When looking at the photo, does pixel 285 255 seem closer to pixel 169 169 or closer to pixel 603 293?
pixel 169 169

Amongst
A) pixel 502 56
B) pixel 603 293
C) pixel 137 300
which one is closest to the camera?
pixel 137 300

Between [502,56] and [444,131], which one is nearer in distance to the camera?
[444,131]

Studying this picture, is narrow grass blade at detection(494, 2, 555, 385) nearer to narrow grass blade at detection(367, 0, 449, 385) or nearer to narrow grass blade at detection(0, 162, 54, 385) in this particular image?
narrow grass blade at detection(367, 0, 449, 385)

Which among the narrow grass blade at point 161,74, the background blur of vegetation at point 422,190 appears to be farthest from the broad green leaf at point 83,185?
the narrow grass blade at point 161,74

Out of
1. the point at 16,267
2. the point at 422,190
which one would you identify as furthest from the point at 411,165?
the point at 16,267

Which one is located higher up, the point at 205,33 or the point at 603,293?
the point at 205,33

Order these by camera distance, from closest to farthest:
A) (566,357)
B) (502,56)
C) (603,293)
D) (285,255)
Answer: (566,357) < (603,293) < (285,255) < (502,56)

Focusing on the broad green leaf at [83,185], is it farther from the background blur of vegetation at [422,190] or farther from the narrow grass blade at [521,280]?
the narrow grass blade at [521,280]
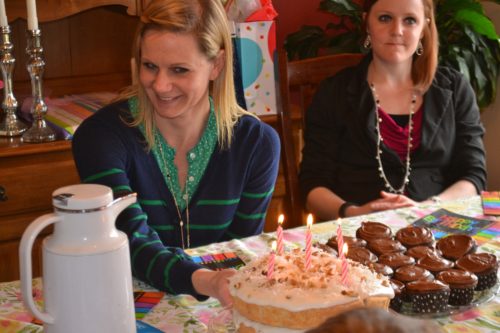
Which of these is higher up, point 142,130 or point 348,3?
point 348,3

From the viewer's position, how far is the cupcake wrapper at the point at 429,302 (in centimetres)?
128

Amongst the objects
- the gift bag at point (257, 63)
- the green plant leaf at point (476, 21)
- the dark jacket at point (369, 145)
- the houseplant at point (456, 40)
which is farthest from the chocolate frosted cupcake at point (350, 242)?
the green plant leaf at point (476, 21)

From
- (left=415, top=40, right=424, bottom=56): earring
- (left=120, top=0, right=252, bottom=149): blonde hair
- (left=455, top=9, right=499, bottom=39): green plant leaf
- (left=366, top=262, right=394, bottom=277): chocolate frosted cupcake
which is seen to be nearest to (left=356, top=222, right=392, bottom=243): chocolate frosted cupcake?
(left=366, top=262, right=394, bottom=277): chocolate frosted cupcake

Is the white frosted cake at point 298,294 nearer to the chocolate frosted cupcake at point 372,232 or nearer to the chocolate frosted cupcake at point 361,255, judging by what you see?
the chocolate frosted cupcake at point 361,255

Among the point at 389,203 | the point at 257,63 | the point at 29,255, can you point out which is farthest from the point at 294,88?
the point at 29,255

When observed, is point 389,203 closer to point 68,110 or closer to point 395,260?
point 395,260

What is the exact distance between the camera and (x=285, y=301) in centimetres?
111

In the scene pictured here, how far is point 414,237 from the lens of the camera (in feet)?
4.99

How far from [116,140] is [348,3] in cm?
167

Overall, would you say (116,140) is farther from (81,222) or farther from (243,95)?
(243,95)

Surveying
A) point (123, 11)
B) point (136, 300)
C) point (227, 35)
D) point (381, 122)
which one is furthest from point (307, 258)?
point (123, 11)

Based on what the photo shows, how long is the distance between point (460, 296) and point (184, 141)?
76cm

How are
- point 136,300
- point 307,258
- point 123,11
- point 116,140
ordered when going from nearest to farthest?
point 307,258
point 136,300
point 116,140
point 123,11

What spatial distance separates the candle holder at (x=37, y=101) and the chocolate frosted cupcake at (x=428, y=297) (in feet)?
4.71
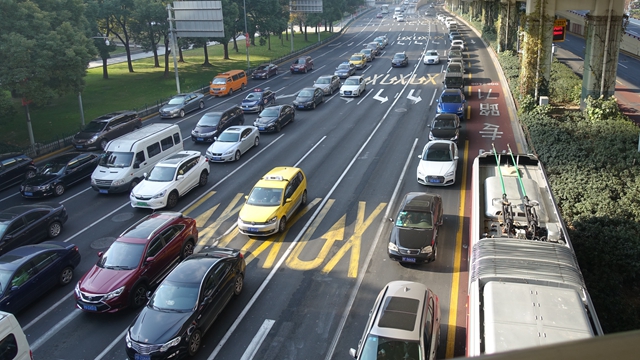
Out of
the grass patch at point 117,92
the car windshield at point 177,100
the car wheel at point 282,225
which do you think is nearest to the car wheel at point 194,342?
the car wheel at point 282,225

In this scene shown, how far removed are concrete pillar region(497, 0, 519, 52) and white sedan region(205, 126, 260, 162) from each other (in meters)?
33.0

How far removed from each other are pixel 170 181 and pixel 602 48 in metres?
24.7

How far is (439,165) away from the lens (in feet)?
75.7

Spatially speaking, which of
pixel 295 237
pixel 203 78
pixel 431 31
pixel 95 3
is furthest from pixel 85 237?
pixel 431 31

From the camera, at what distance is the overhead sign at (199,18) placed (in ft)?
139

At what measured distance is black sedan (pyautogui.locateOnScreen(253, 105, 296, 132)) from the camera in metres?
33.2

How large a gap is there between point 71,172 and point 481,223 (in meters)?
20.6

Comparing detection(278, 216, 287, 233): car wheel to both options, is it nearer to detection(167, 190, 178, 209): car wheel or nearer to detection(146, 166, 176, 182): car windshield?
detection(167, 190, 178, 209): car wheel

-=-=-=-=-

PROBLEM REQUIREMENTS: Update the data above by changing every "camera" to "viewer" and keeping everything else the same. Leave the pictures out of your answer.

RESPONSE FOR THIS EXERCISE:
When looking at the photo, does pixel 285 255 seem closer to pixel 169 169 or closer to pixel 603 293?
pixel 169 169

Amongst
A) pixel 502 56
B) pixel 603 293
C) pixel 137 300
which one is closest to the viewer?
pixel 137 300

Between [502,56] and [444,131], which one is nearer in distance to the viewer?
[444,131]

Studying this picture, is narrow grass blade at detection(494, 2, 555, 385) nearer to narrow grass blade at detection(367, 0, 449, 385) or nearer to narrow grass blade at detection(0, 162, 54, 385) in this particular image?
narrow grass blade at detection(367, 0, 449, 385)

Which among the narrow grass blade at point 161,74, the background blur of vegetation at point 422,190 appears to be farthest from the broad green leaf at point 83,185?
the narrow grass blade at point 161,74

Out of
1. the point at 16,267
2. the point at 422,190
which one would you identify as furthest from the point at 411,165?
the point at 16,267

Which one is located higher up, the point at 205,33 or the point at 603,293?
the point at 205,33

Order these by viewer distance, from closest to farthest:
A) (566,357)
B) (502,56)
C) (603,293)
D) (285,255)
Answer: (566,357) < (603,293) < (285,255) < (502,56)

Focusing on the broad green leaf at [83,185], is it farther from the background blur of vegetation at [422,190] or farther from the narrow grass blade at [521,280]?
the narrow grass blade at [521,280]
Which of these is higher up, point 142,130 or point 348,3?
point 348,3

From the viewer's position, how far is the cupcake wrapper at the point at 429,302 (in centimetres)?
128

Amongst the objects
- the gift bag at point (257, 63)
- the green plant leaf at point (476, 21)
- the dark jacket at point (369, 145)
- the houseplant at point (456, 40)
which is farthest from the chocolate frosted cupcake at point (350, 242)?
the green plant leaf at point (476, 21)

From
- (left=415, top=40, right=424, bottom=56): earring
- (left=120, top=0, right=252, bottom=149): blonde hair
- (left=455, top=9, right=499, bottom=39): green plant leaf
- (left=366, top=262, right=394, bottom=277): chocolate frosted cupcake
which is seen to be nearest to (left=356, top=222, right=392, bottom=243): chocolate frosted cupcake?
(left=366, top=262, right=394, bottom=277): chocolate frosted cupcake

Is the white frosted cake at point 298,294 nearer to the chocolate frosted cupcake at point 372,232 or nearer to the chocolate frosted cupcake at point 361,255, judging by what you see?
the chocolate frosted cupcake at point 361,255

Among the point at 389,203 | the point at 257,63 | the point at 29,255, can you point out which is farthest from the point at 294,88?
the point at 29,255

When observed, is point 389,203 closer to point 68,110 or closer to point 395,260?
point 395,260

What is the exact distance between the viewer and (x=285, y=301) in centimetres?
111

In the scene pictured here, how far is point 414,237 from the lens of the viewer (in feet)?
4.99

How far from [116,140] is [348,3] in cm?
167

Overall, would you say (116,140) is farther from (81,222) or farther from (243,95)?
(243,95)

Surveying
A) point (123, 11)
B) point (136, 300)
C) point (227, 35)
D) point (381, 122)
which one is furthest from point (307, 258)?
point (123, 11)

Based on what the photo shows, how long is the distance between point (460, 296) and point (184, 141)?
76cm

How are
- point 136,300
- point 307,258
- point 123,11
- point 116,140
ordered when going from nearest to farthest?
point 307,258
point 136,300
point 116,140
point 123,11

What spatial distance separates the candle holder at (x=37, y=101) and the chocolate frosted cupcake at (x=428, y=297) (in feet)?
4.71
Out of
the grass patch at point 117,92
the car windshield at point 177,100
the car wheel at point 282,225
which do you think is nearest to the car wheel at point 194,342?
the car wheel at point 282,225

In this scene shown, how far removed are concrete pillar region(497, 0, 519, 52) and white sedan region(205, 126, 260, 162) from each other (in meters)?
33.0

How far removed from each other are pixel 170 181 and pixel 602 48 in metres?
24.7

How far is (439,165) away from the lens (in feet)?
75.7

Spatially speaking, which of
pixel 295 237
pixel 203 78
pixel 431 31
pixel 95 3
is furthest from pixel 85 237?
pixel 431 31

From the viewer, at what distance is the overhead sign at (199,18) placed (in ft)?
139

At what measured distance is black sedan (pyautogui.locateOnScreen(253, 105, 296, 132)) from the viewer in metres?
33.2

How large a gap is there between point 71,172 and point 481,223 (in meters)?
20.6

Comparing detection(278, 216, 287, 233): car wheel to both options, is it nearer to detection(167, 190, 178, 209): car wheel or nearer to detection(146, 166, 176, 182): car windshield?
detection(167, 190, 178, 209): car wheel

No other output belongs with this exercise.